/t2vec

t2vec: Deep Representation Learning for Trajectory Similarity Computation

Primary LanguagePython

This repository contains the code used in our ICDE-18 paper Deep Representation Learning for Trajectory Similarity Computation.

Requirements

  • Ubuntu OS
  • Julia 1.0+
  • Python >= 3.5 (Anaconda3 is recommended)
  • PyTorch 1.0+

Please refer to the source code to install all required packages in Julia and Python.

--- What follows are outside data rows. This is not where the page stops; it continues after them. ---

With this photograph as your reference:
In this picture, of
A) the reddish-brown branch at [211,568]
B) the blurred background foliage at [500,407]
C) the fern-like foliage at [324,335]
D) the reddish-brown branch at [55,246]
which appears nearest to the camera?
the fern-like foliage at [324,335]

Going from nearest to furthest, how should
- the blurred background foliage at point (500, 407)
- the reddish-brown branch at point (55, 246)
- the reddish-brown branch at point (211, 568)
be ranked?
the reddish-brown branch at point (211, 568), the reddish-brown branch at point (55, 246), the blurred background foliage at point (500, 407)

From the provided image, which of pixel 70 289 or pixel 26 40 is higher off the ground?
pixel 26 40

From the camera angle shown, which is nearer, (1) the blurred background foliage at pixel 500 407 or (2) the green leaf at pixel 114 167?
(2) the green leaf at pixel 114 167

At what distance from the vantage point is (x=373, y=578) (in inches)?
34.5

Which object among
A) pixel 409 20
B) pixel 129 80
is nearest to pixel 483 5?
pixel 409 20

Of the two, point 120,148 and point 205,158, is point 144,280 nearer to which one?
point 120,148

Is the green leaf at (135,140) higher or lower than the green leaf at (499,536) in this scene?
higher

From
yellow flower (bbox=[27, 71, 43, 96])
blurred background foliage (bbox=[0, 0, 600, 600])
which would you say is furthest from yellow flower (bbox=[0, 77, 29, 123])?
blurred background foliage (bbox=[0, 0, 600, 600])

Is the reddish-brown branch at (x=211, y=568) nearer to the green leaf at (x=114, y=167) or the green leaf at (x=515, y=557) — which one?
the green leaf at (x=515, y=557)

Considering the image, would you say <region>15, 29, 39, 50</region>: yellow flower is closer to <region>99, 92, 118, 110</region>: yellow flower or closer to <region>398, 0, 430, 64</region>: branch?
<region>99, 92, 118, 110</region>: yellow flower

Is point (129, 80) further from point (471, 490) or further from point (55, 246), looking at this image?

You can install all packages involved for Julia by running,

$ julia pkg-install.jl

Preprocessing

The preprocessing step will generate all data required in the training stage.

  1. For the Porto dataset, you can do as follows.

    $ curl http://archive.ics.uci.edu/ml/machine-learning-databases/00339/train.csv.zip -o data/porto.csv.zip
    $ unzip data/porto.csv.zip
    $ mv train.csv data/porto.csv
    $ cd preprocessing
    $ julia porto2h5.jl
    $ julia preprocess.jl
  2. If you want to work on another city, you are supposed to provide the expected hdf5 input t2vec/data/cityname.h5 as well as set proper hyperparameters in t2vec/hyper-parameters.json. The expected hdf5 input requires the following format,

    attrs(f)["num"] = number of trajectories
    
    f["/trips/i"] = matrix (2xn)
    f["/timestamps/i"] = vector (n,)

    where attrs(f)["num"] stores the number of trajectories in total; f["/trips/i"] is the gps matrix for i-th trajectory, the first row is the longitude sequence and the second row is the latitude sequence, f["/timestamps/i"] is the corresponding timestamp sequence. Please refer to porto2h5 to see how to generate it.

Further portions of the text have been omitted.